▸ **Task statement**
Reproduce every record below exactly as written, but leave out any pictures.

▸ **Provided records**
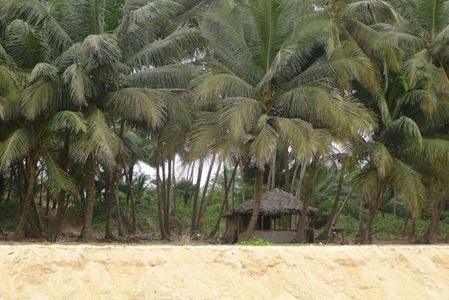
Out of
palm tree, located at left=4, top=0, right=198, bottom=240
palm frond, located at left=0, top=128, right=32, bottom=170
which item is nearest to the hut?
palm tree, located at left=4, top=0, right=198, bottom=240

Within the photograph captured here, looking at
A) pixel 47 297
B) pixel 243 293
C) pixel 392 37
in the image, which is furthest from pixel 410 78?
pixel 47 297

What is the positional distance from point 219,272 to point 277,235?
12481 millimetres

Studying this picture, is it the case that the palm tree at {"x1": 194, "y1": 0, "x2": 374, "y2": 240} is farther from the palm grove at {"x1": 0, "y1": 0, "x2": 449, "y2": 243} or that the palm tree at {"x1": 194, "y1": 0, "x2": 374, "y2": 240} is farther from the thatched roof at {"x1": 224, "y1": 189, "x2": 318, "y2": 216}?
the thatched roof at {"x1": 224, "y1": 189, "x2": 318, "y2": 216}

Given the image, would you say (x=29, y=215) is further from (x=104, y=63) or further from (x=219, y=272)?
(x=219, y=272)

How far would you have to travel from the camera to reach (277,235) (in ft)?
75.4

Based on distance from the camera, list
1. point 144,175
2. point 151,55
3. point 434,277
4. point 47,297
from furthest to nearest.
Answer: point 144,175 < point 151,55 < point 434,277 < point 47,297

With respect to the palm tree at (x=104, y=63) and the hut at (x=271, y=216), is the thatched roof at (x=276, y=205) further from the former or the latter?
the palm tree at (x=104, y=63)

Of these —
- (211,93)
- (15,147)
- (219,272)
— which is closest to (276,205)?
(211,93)

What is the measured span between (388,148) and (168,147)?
304 inches

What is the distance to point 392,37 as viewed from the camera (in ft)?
73.5

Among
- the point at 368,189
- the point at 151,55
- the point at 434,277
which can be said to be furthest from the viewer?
the point at 368,189

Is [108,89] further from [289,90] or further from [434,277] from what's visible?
[434,277]

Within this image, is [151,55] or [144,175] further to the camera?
[144,175]

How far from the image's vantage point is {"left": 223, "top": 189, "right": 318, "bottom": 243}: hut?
22.9 m
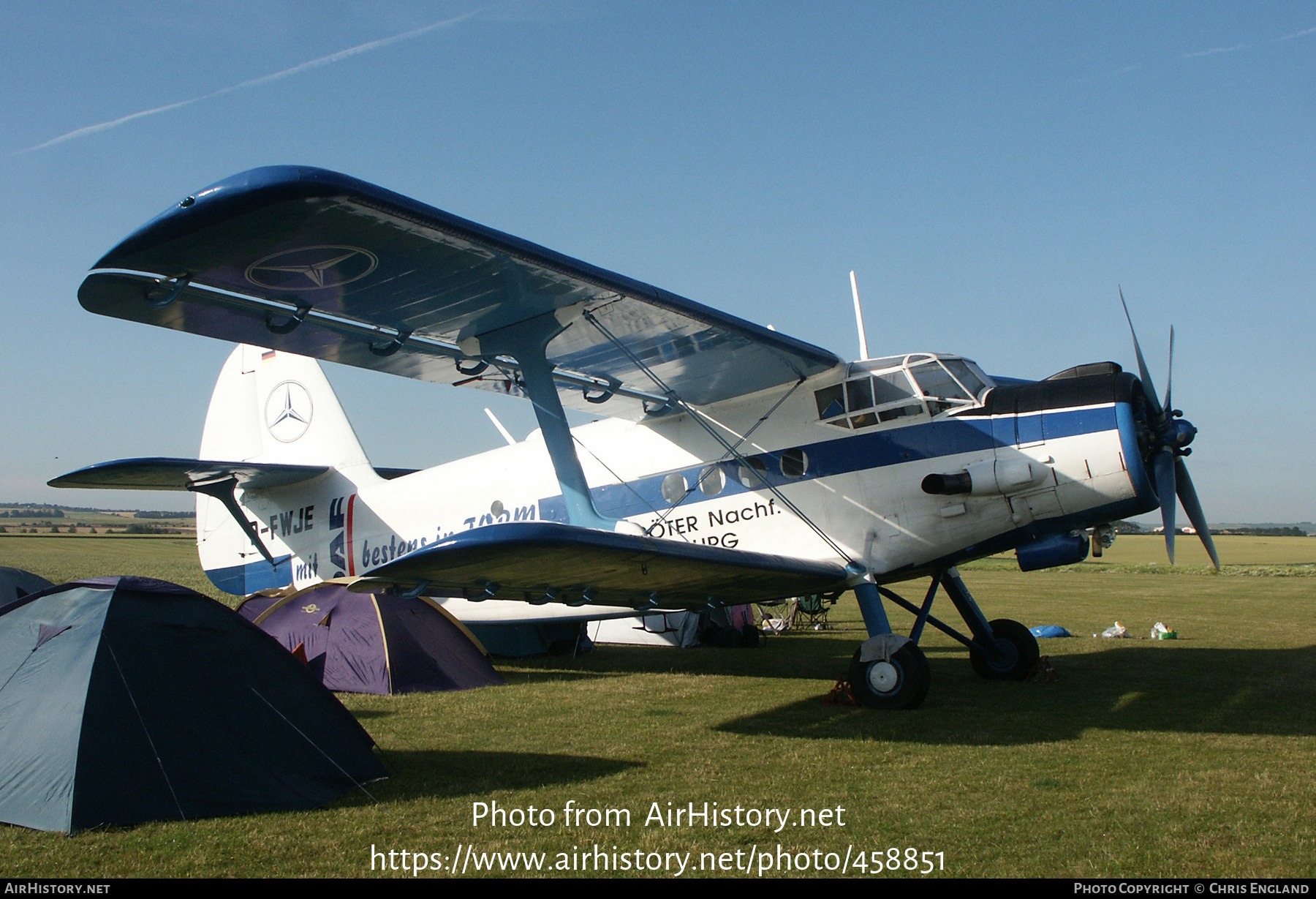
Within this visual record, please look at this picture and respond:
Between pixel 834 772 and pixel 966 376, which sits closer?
pixel 834 772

▸ **Reply to the task**
Out of
palm tree, located at left=4, top=0, right=198, bottom=240
palm frond, located at left=0, top=128, right=32, bottom=170
which item is nearest to the hut?
palm tree, located at left=4, top=0, right=198, bottom=240

Within the photograph captured here, looking at
A) pixel 47 297
B) pixel 243 293
C) pixel 392 37
in the image, which is furthest from pixel 410 78?
pixel 47 297

What is the positional distance from point 219,272 to point 277,235?
12481 millimetres

Studying this picture, is it the case that the palm tree at {"x1": 194, "y1": 0, "x2": 374, "y2": 240} is farther from the palm grove at {"x1": 0, "y1": 0, "x2": 449, "y2": 243} or that the palm tree at {"x1": 194, "y1": 0, "x2": 374, "y2": 240} is farther from the thatched roof at {"x1": 224, "y1": 189, "x2": 318, "y2": 216}?
the thatched roof at {"x1": 224, "y1": 189, "x2": 318, "y2": 216}

Given the image, would you say (x=29, y=215) is further from (x=104, y=63) or further from (x=219, y=272)?
(x=219, y=272)

How far would you have to travel from the camera to reach (277,235) (in ft)?
75.4

Based on distance from the camera, list
1. point 144,175
2. point 151,55
3. point 434,277
4. point 47,297
from furthest to nearest.
Answer: point 144,175 < point 151,55 < point 434,277 < point 47,297

With respect to the palm tree at (x=104, y=63) and the hut at (x=271, y=216), is the thatched roof at (x=276, y=205) further from the former or the latter?
the palm tree at (x=104, y=63)

Of these —
- (211,93)
- (15,147)
- (219,272)
— which is closest to (276,205)?
(211,93)

What is the measured span between (388,148) and (168,147)?
304 inches

What is the distance to point 392,37 as viewed from the camera (in ft)?
73.5

Among
- the point at 368,189
- the point at 151,55
- the point at 434,277
which can be said to be furthest from the viewer?
the point at 368,189

Is [108,89] further from [289,90] or further from [434,277] from what's visible?
[434,277]

Within this image, is [151,55] or [144,175] further to the camera?
[144,175]

How far from the image's vantage point is {"left": 223, "top": 189, "right": 318, "bottom": 243}: hut?
22.9 m
Within this visual record, please look at this picture and respond:
Between pixel 834 772 and pixel 966 376, which sits closer?
pixel 834 772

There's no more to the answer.